## What is sales cannibalization?

To explain what this term means and why it is important, let me provide you with a simple example.

Imagine two shops, A and B situated next to each other selling mobile phones. There is a high possibility that there might be some intersection in their portfolios which means that there may be some handsets being sold in both the shops. Given their proximity in distance, the price of the handset in shop A might affect volume sales in shop B. This phenomenon is called as sales cannibalization.

The above example is very simplistic. The dynamics of sales cannibalization are complex and there are many kinds of cannibalization phenomena. Let me try to list a few that come to my mind –

1. Cannibalization by a competing store

2. Cannibalization by a competing product which is similar to the product in consideration

3. Cannibalization by other brands

These forces of cannibalization are at play in every kind of industry and it is necessary to factor them into any driver analysis of sales.

Competitor price is generally taken as a variable representing cannibalization. The co-efficient obtained through OLS regression for any cannibalization variable must be positive. It follows from the logic that your sales volume goes up as the competitor increases price of his goods.

This concept is applicable to any industry where there exists substitute products.

## Forecasting vs Driver Analysis

Forecasting is an analytical exercise conducted to predict future outlook for any variable of interest. The variable can be sales, units, margins, market share etc. Forecasting is done for a future period based on historical data available with the analyst.

Driver Analysis is mainly done to identify causality. The variables for which a driver analysis is done is similar to the ones which can be forecasted.

Driver Analysis helps us quantify the impact of every independent variable on the dependent variable.
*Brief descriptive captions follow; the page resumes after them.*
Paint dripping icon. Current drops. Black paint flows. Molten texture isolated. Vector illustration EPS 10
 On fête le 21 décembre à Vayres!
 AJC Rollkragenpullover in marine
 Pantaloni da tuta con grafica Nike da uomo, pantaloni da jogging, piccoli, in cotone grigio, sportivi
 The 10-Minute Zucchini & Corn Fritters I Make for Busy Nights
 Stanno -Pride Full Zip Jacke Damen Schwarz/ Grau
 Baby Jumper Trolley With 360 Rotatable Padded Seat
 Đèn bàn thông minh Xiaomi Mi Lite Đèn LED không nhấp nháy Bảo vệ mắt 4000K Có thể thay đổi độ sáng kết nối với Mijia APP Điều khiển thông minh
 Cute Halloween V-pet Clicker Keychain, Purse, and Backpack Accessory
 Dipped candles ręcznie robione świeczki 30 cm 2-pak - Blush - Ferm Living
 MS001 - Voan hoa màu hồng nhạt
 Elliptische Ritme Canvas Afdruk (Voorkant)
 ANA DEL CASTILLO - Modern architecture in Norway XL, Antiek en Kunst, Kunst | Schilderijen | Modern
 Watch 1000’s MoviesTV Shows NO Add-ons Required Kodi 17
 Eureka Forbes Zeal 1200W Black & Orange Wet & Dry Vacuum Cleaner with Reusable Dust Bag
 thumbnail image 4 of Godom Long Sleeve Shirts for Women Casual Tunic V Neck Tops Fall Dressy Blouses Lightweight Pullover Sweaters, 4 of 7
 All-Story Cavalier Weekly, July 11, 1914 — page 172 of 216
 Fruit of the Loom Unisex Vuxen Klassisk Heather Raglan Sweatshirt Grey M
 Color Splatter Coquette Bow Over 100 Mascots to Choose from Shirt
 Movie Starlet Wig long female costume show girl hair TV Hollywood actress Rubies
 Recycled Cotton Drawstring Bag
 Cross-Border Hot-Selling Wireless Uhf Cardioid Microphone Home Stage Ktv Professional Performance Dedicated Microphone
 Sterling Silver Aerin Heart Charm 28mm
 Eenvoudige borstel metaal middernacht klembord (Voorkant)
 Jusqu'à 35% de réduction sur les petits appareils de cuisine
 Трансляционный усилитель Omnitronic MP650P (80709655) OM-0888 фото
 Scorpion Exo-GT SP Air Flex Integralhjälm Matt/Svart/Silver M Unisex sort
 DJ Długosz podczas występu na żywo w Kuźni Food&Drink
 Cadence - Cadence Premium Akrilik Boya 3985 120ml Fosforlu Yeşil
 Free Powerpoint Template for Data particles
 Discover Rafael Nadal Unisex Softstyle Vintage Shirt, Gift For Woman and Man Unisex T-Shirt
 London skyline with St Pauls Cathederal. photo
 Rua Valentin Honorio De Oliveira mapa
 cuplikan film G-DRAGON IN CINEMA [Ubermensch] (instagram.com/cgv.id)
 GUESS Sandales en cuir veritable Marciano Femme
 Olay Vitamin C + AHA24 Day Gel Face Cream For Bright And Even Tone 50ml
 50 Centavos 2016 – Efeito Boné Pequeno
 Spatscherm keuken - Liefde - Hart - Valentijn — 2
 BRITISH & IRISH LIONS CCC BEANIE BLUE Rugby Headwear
It tells how much the dependent variable will increase with a unit increase in the independent variables upto a statistical degree of accuracy. Forecasting on the other hand cannot be used to measure impact of independent variables. The output from a forecasting tool would give us the predicted values of the variable of interest for a future time. Driver analysis can also be used to predict values of the dependent variable by providing it with suitable inputs but the accuracy of prediction for a Driver Analysis may not be as high as that of a Forecasting exercise. In a forecasting analysis, we include all variables into the predictor list as long as they are statistically significant but we do not check for correlation between the various independent variables. The assumption here is that no matter how correlated two or more variables are to each other, there is some additional information in each of them which can increase the accuracy of prediction. We do not include highly correlated variables in a driver analysis because doing so may cause the effect of one variable to be explained by the other variable and hence the statistical estimates that we obtain may not be accurate. The usual practice is to just include that particular dependent variable(out of the list of correlated variables) which makes sense from a business standpoint. This is the trade-off that happens during the variable selection exercise for the respective analyses. To put it in a simple way – A forecasting exercise compromises on causality to achieve higher levels of forecast accuracy whereas a Driver Analysis compromises on accuracy to yield better causality.

There are many tools available that aid us in doing the above mentioned analysis. ARIMA (Auto Regressive Integrated Moving Average) and ARIMAX(Auto Regressive Integrated Moving Average with exogenous variables) are popular tools today, in the hands of analysts doing a forecasting project. Driver Analysis can be done through OLS(Ordinary Least Square) Regression or MLH (Maximum LikeliHood) Regression techniques.

The problem statement for the above analyses can be like something mentioned below –

- The business user wants to forecast revenues for a future period in order to ensure efficient inventory and demand planning – A Forecasting Exercise
- The business user wants to identify drivers of revenues so that he can optimally allocate budget among his various marketing channels – A Driver Analysis

Independent variables considered for the above analyses usually fall under the following categories –

- Product Price
- Cannibalization from Competing Products
- Promotional Activities
- Competitor Promotion
- Seasonality
- Product Life Cycle
- Simple Trends

The requirements for the above analysis would be a fair amount of historical data, data preparation and analysis tools such as SQL and software such as SAS with in-built modules for ARIMAX, Regression etc.